Con esa capacidad que tenía de echarse la vida a la espalda y mirar de frente al destino, tras perder a su marido volvió pronto a trabajar, pues decidió que iría a la reunión que su empresa de biotecnología le tenía agendada desde antes del lamentable accidente. Esto la ayudaría a sobrellevar su duelo.


Silvia era una de esas personas que sonreían cuando hablaban y que utilizaban un tono de voz suave y palabras que sonaban sinceras. Caía bien, por cercana y amable, aunque no se compartiesen sus ideas u opiniones. Por eso su jefe confiaba plenamente en sus gestiones internacionales. Su amabilidad no significaba que sus posturas fuesen blandas, ni a veces moderadas. Se trataba de su talante conciliador. Era una mujer franca y directa.

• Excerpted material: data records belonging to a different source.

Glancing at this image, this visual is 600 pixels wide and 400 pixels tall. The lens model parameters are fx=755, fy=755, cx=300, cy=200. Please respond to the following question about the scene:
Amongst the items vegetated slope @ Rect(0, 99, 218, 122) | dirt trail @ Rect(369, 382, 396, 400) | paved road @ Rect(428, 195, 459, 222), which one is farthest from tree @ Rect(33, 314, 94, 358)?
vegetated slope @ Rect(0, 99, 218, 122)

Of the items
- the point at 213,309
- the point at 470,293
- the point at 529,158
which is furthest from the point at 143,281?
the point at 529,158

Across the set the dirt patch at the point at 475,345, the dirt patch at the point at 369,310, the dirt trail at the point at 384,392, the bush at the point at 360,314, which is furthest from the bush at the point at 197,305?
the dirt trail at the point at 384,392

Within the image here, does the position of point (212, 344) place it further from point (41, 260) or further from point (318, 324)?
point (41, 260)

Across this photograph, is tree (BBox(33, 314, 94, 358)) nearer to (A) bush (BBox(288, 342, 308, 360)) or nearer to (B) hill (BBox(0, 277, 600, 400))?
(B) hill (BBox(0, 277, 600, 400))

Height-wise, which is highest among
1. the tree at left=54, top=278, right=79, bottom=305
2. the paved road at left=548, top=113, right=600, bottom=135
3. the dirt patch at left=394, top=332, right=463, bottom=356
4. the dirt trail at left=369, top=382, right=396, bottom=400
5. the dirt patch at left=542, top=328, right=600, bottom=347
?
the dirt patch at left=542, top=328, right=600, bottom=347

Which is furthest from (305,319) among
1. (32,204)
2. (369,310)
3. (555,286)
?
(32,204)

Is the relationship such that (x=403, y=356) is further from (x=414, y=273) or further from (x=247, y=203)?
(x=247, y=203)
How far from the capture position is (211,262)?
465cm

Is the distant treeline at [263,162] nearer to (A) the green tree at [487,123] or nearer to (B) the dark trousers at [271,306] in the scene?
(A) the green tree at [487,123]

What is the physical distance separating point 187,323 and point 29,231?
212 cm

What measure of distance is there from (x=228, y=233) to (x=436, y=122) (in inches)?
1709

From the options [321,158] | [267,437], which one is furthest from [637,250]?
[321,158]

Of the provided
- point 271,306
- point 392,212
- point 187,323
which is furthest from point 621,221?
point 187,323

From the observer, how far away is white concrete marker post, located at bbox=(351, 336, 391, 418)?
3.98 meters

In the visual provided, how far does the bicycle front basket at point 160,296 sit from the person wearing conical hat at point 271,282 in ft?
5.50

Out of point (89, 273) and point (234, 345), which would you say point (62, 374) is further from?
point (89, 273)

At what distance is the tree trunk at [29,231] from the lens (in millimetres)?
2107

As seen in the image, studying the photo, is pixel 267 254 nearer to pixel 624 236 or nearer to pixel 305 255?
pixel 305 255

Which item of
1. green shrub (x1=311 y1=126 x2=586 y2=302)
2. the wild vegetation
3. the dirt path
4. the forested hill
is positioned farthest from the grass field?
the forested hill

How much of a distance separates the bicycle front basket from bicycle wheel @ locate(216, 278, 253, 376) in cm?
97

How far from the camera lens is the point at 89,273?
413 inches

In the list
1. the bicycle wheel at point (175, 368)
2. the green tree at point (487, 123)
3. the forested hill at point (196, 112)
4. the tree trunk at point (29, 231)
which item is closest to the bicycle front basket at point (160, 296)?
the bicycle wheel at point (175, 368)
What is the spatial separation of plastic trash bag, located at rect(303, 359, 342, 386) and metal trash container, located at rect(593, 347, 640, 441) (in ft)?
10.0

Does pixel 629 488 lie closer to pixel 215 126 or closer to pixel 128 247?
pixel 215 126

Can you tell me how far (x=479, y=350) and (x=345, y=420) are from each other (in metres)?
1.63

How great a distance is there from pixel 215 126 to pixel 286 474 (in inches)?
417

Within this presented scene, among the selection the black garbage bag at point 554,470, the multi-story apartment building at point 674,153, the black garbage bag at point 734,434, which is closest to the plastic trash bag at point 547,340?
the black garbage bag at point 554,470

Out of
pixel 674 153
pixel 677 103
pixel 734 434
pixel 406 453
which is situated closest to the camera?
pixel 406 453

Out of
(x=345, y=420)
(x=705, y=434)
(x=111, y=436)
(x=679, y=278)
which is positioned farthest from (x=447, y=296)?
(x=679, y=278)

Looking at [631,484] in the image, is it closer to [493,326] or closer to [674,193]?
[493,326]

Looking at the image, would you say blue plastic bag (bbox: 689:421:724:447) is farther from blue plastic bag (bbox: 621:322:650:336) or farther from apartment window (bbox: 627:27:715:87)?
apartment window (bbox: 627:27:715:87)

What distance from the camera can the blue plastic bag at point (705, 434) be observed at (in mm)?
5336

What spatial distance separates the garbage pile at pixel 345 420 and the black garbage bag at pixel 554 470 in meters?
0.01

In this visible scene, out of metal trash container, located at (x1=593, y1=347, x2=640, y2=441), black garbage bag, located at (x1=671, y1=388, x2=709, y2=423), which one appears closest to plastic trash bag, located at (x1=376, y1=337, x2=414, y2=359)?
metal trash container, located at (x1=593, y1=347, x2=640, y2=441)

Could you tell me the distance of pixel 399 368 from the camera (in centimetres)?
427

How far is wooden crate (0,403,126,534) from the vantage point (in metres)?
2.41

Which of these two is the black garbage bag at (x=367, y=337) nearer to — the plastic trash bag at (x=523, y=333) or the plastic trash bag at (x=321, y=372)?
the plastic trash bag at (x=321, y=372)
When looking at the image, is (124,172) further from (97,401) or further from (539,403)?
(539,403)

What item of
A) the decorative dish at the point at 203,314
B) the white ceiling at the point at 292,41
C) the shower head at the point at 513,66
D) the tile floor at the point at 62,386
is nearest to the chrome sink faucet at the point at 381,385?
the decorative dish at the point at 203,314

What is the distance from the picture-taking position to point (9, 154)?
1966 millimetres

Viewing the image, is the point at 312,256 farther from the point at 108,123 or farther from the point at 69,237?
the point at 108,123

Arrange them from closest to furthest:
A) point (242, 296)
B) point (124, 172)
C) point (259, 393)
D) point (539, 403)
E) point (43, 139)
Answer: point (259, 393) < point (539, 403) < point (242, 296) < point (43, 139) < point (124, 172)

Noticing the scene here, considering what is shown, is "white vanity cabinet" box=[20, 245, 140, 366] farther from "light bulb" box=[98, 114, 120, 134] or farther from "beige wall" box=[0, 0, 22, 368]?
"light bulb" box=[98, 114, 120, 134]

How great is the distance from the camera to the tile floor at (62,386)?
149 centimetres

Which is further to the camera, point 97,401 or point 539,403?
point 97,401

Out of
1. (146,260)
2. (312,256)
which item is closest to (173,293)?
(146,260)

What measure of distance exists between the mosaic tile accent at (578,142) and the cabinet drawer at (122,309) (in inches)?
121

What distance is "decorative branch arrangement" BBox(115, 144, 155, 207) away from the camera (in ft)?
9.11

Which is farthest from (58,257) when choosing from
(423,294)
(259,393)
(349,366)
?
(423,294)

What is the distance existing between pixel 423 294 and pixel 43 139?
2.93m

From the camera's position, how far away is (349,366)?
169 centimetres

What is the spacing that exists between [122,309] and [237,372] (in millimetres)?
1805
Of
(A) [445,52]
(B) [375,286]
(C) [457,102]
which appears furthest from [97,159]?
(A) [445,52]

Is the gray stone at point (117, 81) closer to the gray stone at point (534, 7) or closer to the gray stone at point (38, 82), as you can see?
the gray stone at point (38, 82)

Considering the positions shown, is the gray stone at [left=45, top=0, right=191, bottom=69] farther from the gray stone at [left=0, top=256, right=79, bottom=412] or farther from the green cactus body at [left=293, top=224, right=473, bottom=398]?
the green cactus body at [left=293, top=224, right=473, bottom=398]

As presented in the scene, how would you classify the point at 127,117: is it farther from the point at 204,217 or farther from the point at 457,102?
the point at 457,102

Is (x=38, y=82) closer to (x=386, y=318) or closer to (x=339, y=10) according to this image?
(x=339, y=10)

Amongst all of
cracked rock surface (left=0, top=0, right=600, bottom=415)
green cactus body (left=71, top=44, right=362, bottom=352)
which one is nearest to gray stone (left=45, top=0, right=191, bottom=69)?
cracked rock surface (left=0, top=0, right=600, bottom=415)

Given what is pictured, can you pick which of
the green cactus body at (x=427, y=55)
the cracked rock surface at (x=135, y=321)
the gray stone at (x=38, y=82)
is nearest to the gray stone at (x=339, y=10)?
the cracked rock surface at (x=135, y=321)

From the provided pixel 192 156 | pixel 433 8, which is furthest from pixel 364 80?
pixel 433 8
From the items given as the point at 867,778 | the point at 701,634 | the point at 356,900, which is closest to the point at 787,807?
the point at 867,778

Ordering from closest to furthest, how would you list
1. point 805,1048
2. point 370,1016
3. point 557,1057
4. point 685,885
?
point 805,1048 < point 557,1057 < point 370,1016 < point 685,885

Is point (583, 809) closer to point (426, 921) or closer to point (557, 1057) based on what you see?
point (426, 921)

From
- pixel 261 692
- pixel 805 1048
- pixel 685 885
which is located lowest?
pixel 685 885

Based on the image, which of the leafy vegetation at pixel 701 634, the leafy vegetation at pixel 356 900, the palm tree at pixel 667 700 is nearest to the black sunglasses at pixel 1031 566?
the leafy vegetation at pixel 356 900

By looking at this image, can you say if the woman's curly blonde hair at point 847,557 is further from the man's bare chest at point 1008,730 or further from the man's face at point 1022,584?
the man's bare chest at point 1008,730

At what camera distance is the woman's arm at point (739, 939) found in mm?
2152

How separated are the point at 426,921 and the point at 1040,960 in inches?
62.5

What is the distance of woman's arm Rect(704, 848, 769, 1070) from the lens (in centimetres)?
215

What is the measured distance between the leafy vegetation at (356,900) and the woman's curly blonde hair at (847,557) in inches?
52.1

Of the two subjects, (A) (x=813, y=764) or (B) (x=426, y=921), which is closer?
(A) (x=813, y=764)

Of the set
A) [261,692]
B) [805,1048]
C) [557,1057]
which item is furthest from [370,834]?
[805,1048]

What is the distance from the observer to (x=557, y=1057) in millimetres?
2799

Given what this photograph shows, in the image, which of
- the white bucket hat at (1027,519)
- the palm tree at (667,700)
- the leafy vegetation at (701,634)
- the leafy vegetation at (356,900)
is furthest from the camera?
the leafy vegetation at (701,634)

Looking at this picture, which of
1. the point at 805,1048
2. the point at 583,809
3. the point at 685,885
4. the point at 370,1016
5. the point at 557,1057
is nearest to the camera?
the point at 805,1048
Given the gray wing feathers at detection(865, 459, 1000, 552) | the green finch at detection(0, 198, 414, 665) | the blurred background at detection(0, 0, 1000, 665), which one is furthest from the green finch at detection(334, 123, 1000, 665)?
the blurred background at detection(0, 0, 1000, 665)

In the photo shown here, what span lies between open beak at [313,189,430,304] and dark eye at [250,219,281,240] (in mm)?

El día de su llegada a Lovaina el ambiente era frío, como era normal en esas fechas de marzo y tras registrarse en el hotel y dejar su equipaje, cogió un taxi para llegar a tiempo a la reunión. Le gustaba ser puntual.


Ya había anochecido cuando regresó al hotel y subió directamente a su habitación porque quería darse una ducha para entrar en calor y después, acostarse pronto. A la mañana siguiente le esperaba otro día de intenso trabajo. Deshizo el equipaje en cuanto entró y se preparó para la ducha.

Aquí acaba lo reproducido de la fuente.